Apple’s Shares Hit Again On Its Decision To Keep iPhone Prices High

Investors continued to hammer Apple after it made clear yesterday that it will continue to try to keep profit margins high on its iPhones, and not release a budget-priced model that might help it expand into developing markets. Shares dropped 5.4% to $467.83 today following downgrades from firms including Bank of America, UBS and Credit Suisse. On top of yesterday’s price drop, it translates into a $34.8B decline in the company’s market value since Monday. While investors love the iPhone’s high profit margin, estimated at about 40%, they also wanted the company to go after new buyers overseas, especially in China and India, who might be enticed by a device that costs about $400 (not including a carrier subsidy). Instead, the 5C came with a $549 price tag in the U.S., and about $733 in China.

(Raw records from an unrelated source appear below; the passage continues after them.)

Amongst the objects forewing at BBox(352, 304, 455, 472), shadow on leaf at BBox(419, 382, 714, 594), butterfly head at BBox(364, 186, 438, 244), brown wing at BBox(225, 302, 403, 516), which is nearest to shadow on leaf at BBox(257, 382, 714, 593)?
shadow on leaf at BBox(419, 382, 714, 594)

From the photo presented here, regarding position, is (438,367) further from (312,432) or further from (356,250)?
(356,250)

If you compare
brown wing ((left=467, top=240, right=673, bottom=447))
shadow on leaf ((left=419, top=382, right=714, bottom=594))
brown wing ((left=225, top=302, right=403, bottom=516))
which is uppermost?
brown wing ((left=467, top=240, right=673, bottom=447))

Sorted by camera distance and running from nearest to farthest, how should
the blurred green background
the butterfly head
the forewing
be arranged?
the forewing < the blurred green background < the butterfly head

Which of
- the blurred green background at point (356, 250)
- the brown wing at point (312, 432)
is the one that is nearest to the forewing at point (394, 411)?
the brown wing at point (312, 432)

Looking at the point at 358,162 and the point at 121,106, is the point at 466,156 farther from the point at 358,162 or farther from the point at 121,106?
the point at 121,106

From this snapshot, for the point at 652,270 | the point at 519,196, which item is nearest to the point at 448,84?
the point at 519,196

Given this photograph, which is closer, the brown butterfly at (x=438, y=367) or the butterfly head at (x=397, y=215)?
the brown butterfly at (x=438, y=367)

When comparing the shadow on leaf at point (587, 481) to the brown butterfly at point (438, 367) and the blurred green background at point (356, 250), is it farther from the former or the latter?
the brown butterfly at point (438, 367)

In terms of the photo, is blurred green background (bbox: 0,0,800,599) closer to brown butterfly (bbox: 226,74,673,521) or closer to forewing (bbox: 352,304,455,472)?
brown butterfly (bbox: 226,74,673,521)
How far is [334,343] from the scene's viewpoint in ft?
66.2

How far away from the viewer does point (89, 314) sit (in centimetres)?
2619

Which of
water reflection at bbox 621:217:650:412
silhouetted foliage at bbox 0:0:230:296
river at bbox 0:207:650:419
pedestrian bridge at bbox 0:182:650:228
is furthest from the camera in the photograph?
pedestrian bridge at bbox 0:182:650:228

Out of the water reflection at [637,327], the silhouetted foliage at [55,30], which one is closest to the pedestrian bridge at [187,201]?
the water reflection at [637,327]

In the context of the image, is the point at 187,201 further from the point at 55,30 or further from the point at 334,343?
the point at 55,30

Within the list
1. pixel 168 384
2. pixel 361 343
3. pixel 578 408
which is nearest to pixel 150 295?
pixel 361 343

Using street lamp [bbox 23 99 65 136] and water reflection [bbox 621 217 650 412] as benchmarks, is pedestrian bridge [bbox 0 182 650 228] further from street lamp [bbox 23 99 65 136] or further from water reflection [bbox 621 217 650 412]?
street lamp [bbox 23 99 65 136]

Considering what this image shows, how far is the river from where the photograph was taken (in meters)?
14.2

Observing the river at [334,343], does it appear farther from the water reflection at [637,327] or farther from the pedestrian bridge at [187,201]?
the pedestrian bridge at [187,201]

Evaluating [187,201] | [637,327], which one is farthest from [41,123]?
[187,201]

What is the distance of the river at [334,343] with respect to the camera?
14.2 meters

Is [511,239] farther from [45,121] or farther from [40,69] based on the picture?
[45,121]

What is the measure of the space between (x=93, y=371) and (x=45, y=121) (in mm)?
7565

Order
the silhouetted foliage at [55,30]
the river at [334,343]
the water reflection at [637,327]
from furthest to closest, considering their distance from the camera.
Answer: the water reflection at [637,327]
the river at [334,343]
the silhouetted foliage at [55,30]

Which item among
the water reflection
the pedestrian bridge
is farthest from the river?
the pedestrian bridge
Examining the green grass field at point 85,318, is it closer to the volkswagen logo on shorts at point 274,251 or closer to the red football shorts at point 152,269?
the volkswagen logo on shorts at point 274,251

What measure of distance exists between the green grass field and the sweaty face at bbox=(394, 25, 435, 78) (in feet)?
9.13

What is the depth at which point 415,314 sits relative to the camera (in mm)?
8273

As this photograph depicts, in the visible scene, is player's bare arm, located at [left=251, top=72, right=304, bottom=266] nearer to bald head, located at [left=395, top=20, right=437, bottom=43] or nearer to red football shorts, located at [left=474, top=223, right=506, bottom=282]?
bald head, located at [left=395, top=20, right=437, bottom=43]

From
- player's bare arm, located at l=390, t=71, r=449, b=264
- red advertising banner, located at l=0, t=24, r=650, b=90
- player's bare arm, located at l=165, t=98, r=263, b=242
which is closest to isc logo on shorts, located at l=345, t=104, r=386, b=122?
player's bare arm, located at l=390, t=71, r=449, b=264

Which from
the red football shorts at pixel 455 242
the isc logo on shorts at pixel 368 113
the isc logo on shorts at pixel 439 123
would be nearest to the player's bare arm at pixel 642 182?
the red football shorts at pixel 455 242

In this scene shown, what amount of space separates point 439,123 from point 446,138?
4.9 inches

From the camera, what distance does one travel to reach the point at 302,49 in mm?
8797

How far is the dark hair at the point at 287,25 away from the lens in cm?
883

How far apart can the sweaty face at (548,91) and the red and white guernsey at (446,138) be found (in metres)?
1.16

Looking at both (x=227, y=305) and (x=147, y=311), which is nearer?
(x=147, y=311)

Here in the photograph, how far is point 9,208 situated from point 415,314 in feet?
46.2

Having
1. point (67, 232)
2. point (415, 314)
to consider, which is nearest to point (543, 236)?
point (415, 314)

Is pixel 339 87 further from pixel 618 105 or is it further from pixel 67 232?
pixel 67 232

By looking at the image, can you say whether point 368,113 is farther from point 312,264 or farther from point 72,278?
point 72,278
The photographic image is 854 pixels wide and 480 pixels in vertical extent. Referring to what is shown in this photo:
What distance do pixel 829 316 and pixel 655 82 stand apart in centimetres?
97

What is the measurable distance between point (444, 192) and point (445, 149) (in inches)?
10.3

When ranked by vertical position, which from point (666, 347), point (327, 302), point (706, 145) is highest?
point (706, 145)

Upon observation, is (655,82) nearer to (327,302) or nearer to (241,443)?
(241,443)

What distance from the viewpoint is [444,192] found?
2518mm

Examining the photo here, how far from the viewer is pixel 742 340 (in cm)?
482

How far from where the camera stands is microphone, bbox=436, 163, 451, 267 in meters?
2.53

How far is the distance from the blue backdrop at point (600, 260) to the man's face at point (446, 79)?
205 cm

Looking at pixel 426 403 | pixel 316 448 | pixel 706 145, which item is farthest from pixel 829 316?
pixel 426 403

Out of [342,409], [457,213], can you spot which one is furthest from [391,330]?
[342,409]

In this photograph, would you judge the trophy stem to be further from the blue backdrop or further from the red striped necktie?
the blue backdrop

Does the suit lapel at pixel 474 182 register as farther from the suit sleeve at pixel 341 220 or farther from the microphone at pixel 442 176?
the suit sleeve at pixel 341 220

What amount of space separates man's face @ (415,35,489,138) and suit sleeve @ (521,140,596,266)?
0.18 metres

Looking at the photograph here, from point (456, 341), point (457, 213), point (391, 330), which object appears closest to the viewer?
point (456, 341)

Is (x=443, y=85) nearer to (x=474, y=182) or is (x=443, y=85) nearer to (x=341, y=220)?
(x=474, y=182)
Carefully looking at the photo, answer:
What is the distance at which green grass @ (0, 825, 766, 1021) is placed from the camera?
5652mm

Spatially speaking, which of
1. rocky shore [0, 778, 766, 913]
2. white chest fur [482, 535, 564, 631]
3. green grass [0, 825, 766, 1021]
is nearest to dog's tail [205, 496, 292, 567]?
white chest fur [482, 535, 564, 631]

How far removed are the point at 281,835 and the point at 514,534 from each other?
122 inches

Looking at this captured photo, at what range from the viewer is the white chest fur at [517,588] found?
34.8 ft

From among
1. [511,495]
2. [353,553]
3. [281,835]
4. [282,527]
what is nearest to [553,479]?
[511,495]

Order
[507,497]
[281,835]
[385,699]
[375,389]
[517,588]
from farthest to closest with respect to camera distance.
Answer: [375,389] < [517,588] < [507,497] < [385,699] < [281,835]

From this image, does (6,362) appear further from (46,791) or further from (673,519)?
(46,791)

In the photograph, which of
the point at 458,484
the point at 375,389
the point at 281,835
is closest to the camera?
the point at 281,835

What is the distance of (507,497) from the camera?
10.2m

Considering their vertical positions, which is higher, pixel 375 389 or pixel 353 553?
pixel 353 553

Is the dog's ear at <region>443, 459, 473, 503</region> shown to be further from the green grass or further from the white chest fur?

A budget phone was “nowhere to be found” as Apple maintained its focus on “profit share over unit share,” with the 5C expected to generate margins of about 50%, says Cowen and Company’s Timothy Arcuri. Hopes for a big deal with China Mobile at an event today also came to naught: China certified the new iPhones to run on the company’s network, but so far there’s no deal. At an event today the companies played a video of yesterday’s iPhone unveiling in California. But Apple still has fans, including billionaire Carl Icahn who disclosed last month that he has a large position in the company and is lobbying for it to up its share repurchase plans“Apple’s just a no-brainer,” he told CNBC. “It’s extremely cheap…At these levels we’re buying quite a bit.”